1. Physiological adaptations for breeding in birds
Research in the Williams’ Lab integrates life-history theory, ecology, physiology and behaviour. My book Physiological Adaptations for Breeding in Birds (2012) provided a critique of the state of our knowledge on the physiological mechanisms that underpin variation in life-history traits (e.g. phenology, fecundity, parental effort, productivity) and trade-offs (e.g. costs of reproduction). It focused on individual variation in, and took a strongly female perspective on, avian reproduction. For the last 6 years my NSERC-funded research has pursued studies to obtain empirical data to address the thesis outlined in Physiological Adaptations in relation to timing of breeding, hormonally-mediated maternal effects (egg size, yolk hormones), clutch size, and parental care (see Selected Publications). For the next 5-6 year NSERC cycle our European starling work will focus on individual variation in the parental phase of reproduction, from both the parent’s and the chick’s perspective, from the novel perspective of exercise and training in free-living animals (see edited ICB Special Issue, 2017). Exercise involves “movement supported by sustained locomotor performance, cardiovascular adaptations, and increases in energy expenditure above basal levels”. Clearly, such a broad definition can theoretically be applied to many routine activities in free-living animals, e.g. foraging, escaping predators, finding mates, providing parental care. These routine activities are essential for reproduction and survival, and costs of ‘under-performing’ are a matter of life and death for free-living animals – unlike human athletes at the Olympics! However, it’s currently unclear if concepts such as “exercise” and “training” apply to free-living animals? Do natural populations harbour “couch potatoes” and athletes? How do free-living animals prepare for, and deal with, rapid transitions in workload or locomotor performance?
Our research primarily combines studies of a free-living, nest-box breeding, population of European starlings (Sturnus vulgaris) – where we use an automated radio-tracking system to follow females 24/7 - and laboratory studies using captive breeding zebra finches (Taeniopygia guttata) – which we can “train” for high foraging effort. However, recent projects (and collaborations) have involved a wide range of species including song sparrows, blue tits, Arctic-nesting ducks and geese, seabirds, and even penguins and albatrosses!

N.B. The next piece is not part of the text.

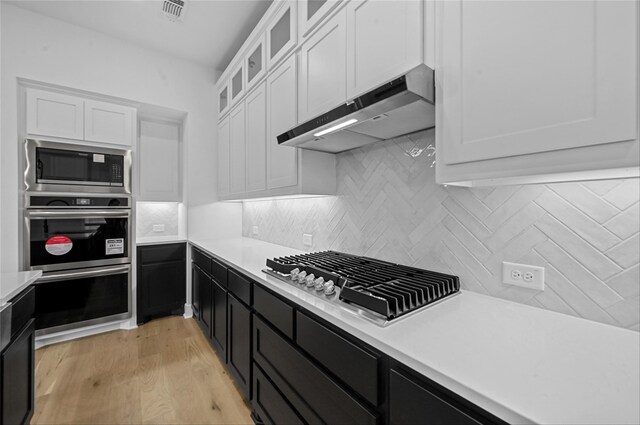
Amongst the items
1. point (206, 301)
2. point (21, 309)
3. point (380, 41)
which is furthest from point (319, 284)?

Many of our toxicology-related research projects are conducted in partnership with the Centre of Wildlife Ecology and Dr. John Elliott, Environment Canada and scientists at the National Wildlife Research Centre (NWRC) laboratory in Ottawa.. Collaboratively, we aim to: 1) obtain a better understanding of the fundamental mechanisms underlying individual and population-level variation in physiological traits in order to provide a solid basis for predicting how animals might respond to environmental change; 2) determine more meaningful intra-specific measures of body condition, quality and individual health for birds; 3) develop and apply new physiological approaches and techniques to conservation biology and ecotoxicology. We approach these aims through a combination of studies on basic physiology, often using tractable model systems (e.g. zebra finches) as well as free-living birds (starlings, western sandpiper), coupled with more applied, and more specific, goal-orientated projects (e.g. addressing current eco-toxicological problems; see Selected Publications). Over more than 20 years we have investigated effects of many priority xenobiotics, e.g. current-use pesticides, arsenic-based pesticides (for pine beetle control), endocrine-disrupting chemicals. On-going projects are focusing on a) Long-term effects of early (in ovo or perinatal) exposure to mercury in birds: and b) effects of chronic toxicity of petroleum hydrocarbons (diluted bitumen) on birds on the Pacific north-west coast.